Collection entries
+--
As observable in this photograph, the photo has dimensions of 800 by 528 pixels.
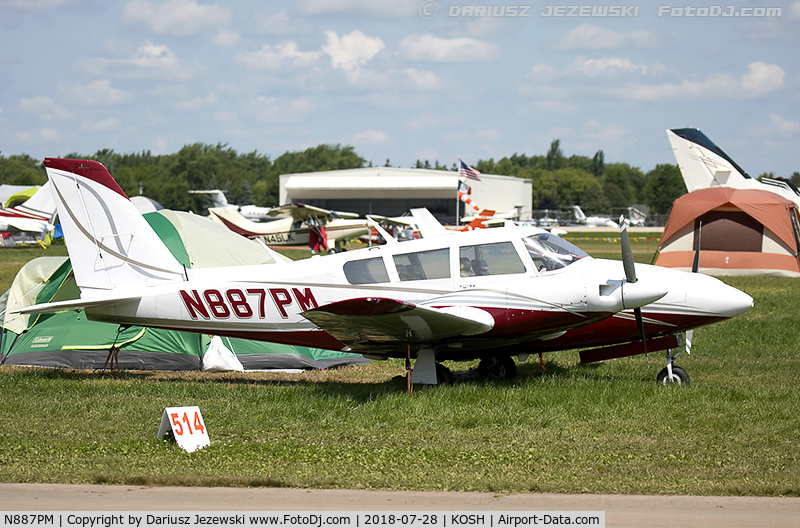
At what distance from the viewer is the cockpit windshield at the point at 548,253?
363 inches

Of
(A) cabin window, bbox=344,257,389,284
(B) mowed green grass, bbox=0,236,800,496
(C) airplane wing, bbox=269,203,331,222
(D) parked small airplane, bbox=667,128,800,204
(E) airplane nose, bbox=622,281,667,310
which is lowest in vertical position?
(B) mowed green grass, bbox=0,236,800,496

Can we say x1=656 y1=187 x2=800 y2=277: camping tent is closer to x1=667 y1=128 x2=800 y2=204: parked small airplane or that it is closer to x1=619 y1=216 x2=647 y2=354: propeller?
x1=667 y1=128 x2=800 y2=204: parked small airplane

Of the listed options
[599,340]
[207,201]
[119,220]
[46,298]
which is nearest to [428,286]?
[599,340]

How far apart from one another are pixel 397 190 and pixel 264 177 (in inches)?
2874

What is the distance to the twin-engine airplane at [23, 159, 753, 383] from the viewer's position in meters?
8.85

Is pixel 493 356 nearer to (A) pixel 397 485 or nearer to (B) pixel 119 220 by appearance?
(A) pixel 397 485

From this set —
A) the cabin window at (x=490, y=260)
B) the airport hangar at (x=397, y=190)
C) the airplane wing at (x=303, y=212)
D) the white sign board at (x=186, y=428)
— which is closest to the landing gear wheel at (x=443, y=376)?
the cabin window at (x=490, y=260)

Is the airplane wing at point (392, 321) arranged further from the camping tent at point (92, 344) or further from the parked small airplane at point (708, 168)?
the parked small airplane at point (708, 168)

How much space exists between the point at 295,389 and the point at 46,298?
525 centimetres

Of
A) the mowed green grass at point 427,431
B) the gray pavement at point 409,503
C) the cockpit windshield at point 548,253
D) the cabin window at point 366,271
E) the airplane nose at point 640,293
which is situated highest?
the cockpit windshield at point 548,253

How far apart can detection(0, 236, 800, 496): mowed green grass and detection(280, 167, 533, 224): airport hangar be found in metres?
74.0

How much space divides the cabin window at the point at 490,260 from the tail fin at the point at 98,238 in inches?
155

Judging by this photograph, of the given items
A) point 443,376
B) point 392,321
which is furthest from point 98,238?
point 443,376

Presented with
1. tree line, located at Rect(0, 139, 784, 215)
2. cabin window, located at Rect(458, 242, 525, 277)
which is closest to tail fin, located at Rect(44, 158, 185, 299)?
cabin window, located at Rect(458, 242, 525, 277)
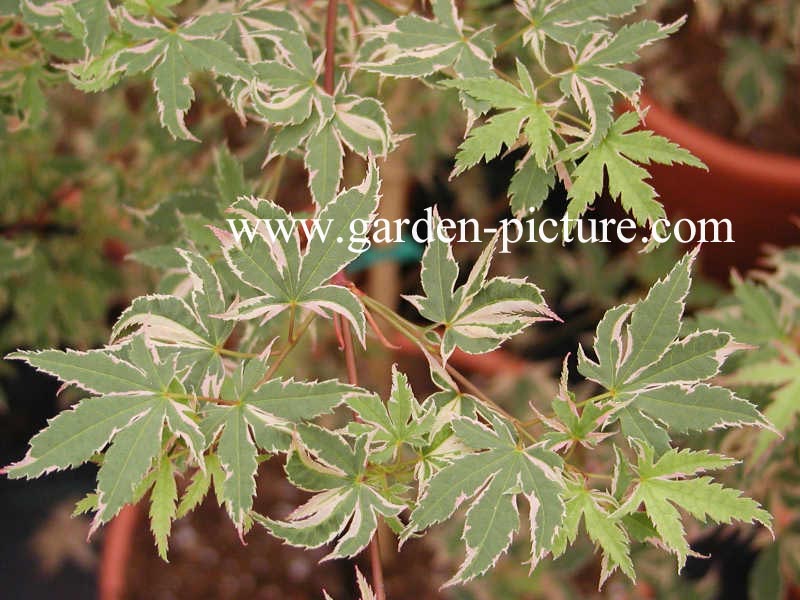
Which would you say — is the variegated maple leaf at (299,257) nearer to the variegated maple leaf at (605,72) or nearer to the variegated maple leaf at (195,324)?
+--
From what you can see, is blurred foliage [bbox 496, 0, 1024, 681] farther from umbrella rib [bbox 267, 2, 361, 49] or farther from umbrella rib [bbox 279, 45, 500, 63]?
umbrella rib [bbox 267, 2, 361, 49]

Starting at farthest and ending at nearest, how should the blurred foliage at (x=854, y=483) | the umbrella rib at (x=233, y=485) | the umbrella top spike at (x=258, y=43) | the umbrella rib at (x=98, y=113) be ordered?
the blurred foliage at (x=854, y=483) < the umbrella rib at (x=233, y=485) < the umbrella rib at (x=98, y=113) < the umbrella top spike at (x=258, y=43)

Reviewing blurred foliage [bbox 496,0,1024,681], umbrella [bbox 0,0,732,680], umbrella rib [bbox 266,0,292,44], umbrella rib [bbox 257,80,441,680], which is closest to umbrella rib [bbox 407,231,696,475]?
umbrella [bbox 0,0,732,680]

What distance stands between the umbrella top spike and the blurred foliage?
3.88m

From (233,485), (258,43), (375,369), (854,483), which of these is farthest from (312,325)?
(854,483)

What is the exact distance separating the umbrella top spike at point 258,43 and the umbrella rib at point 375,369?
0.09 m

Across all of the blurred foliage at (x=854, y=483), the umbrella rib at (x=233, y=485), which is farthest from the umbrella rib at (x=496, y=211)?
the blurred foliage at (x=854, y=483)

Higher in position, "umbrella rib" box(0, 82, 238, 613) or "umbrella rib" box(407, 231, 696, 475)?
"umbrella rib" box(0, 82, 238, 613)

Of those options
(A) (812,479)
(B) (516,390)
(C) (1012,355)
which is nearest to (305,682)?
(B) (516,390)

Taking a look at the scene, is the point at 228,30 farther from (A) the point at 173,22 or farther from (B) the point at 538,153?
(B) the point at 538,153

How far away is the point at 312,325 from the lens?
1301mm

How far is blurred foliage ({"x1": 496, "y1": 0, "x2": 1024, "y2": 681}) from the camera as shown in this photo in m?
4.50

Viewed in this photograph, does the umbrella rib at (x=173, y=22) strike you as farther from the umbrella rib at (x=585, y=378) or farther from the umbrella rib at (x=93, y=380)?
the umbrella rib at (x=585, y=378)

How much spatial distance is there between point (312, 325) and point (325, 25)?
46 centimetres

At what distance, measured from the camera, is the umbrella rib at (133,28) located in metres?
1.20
+--
▸ Instructions for the task: Extract, word for word, the lines of the records starting with the line that contains "How far apart can" and ending after the line that contains "Which would you". Omit the pictures from your answer.

▸ Solution to the problem:
How far apart can detection(0, 236, 800, 496): mowed green grass and detection(280, 167, 533, 224): airport hangar be found in metres?
74.0

How much space divides the cabin window at the point at 490,260 from the tail fin at the point at 98,238 in inches?
155

Judging by this photograph, of the given items
A) point 443,376
B) point 392,321
which is furthest from point 98,238?
point 443,376

Presented with
1. tree line, located at Rect(0, 139, 784, 215)
2. cabin window, located at Rect(458, 242, 525, 277)
which is closest to tail fin, located at Rect(44, 158, 185, 299)?
cabin window, located at Rect(458, 242, 525, 277)
Which would you say — is the variegated maple leaf at (299,257) nearer to the variegated maple leaf at (605,72) or nearer to the variegated maple leaf at (195,324)?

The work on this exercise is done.